**** MATERIAL TO PROCESS
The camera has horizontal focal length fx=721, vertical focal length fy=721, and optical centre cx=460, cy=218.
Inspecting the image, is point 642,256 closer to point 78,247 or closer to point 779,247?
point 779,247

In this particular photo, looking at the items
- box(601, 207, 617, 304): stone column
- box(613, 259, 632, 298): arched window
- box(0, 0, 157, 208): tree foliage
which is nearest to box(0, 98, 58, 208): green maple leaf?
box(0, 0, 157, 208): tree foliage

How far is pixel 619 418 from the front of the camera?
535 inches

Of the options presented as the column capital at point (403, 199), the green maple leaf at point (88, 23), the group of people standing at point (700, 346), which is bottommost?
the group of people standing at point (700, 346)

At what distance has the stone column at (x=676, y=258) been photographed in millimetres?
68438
********
**** MATERIAL TO PROCESS
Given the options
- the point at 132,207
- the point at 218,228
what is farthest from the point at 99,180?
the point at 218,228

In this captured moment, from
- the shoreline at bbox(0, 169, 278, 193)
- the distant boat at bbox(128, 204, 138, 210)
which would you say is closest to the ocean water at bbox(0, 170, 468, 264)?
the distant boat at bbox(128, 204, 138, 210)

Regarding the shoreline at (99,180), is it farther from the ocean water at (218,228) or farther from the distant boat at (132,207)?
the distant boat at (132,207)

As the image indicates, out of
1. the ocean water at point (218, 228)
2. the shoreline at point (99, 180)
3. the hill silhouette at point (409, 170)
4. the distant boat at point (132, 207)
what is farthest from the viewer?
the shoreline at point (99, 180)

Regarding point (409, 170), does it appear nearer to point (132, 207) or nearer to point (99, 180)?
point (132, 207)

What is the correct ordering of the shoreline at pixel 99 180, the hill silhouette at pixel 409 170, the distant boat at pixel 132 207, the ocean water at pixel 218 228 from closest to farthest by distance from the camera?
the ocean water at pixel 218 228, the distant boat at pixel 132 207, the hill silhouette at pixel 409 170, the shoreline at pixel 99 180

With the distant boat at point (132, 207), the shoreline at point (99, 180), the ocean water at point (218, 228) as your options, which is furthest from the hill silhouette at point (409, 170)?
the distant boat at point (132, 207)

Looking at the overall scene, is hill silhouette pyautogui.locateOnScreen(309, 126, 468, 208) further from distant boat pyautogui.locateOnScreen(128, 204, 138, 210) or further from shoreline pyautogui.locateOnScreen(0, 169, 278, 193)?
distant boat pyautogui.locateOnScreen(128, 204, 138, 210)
********
PROBLEM DESCRIPTION: Count the lines of the material above that contain the string "ocean", treating uppercase and lowercase as different. Give only the number.

OUTPUT FOR THIS TASK: 6